EXERCISE REQUIREMENTS:
[1] From the article on OTC and the soil microbiome, reproduce the text starting with "Photo by Gabriel" and going on through "to the tree.".
[2] In the article on OTC and the soil microbiome, what did Strauss's research find was positively correlated with increases in fruit yield and weight?

PASSAGE PROVIDED:
•••••

How Does OTC Impact the Soil Microbiome?

Daniel CooperAll In For Citrus Podcast, soil

Photo by Gabriel Jimenez on Unsplash

Sarah Strauss, University of Florida Institute of Food and Agricultural Sciences (UF/IFAS) soil microbiologist, joined the June All In For Citrus podcast episode to discuss her research on the interaction of oxytetracycline (OTC) currently being injected into citrus trees and the soil microbiome. She noted that OTC does change the soil microbial community. The good news is that the changes appear to be beneficial to the tree.

According to Strauss, how products like OTC effect the soil microbial community is important. The plant microbiome, or all of the microbes that live in and around the tree, are key for overall soil and tree health. For example, there are microbes in the soil around the roots of trees that can help increase nutrient availability for a tree and increase the tolerance of the tree to different stresses. There are also potentially beneficial microbes that are in the bark of trees that can help with disease resistance and stress tolerance.

In both the rhizosphere and the bark, her research found that several specific bacterial groups were positively correlated with increases in fruit yield and weight. While correlation does not necessarily mean one thing caused another, it does indicate that OTC injections might result in increases in potentially beneficial bacteria in the bark and rhizosphere.

“What we think could be happening, and this is just a hypothesis, is that some of these harmful bacteria and the reduction of the HLB bacteria allows for more resources for other (positive) bacteria to grow in more abundance,” Strauss said.

•••••

GIVEN INFORMATION:
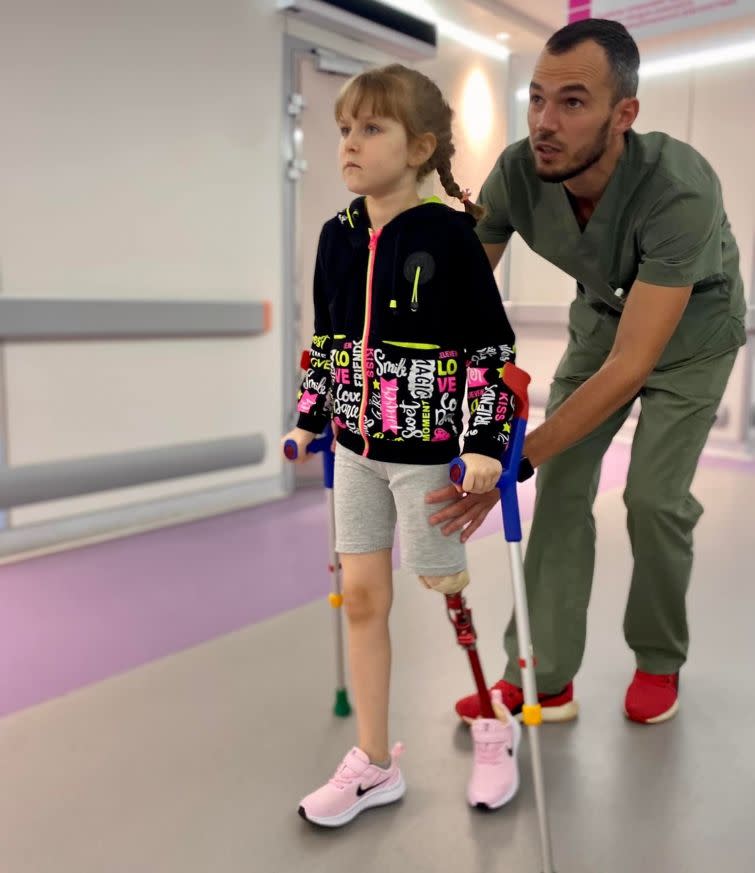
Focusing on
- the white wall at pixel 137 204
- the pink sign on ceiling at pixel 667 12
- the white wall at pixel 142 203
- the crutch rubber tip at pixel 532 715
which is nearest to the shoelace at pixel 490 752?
the crutch rubber tip at pixel 532 715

•••••

OUTPUTS IN ORDER:
[1]
Photo by Gabriel Jimenez on Unsplash

Sarah Strauss, University of Florida Institute of Food and Agricultural Sciences (UF/IFAS) soil microbiologist, joined the June All In For Citrus podcast episode to discuss her research on the interaction of oxytetracycline (OTC) currently being injected into citrus trees and the soil microbiome. She noted that OTC does change the soil microbial community. The good news is that the changes appear to be beneficial to the tree.

[2] Several specific bacterial groups in the rhizosphere and the bark.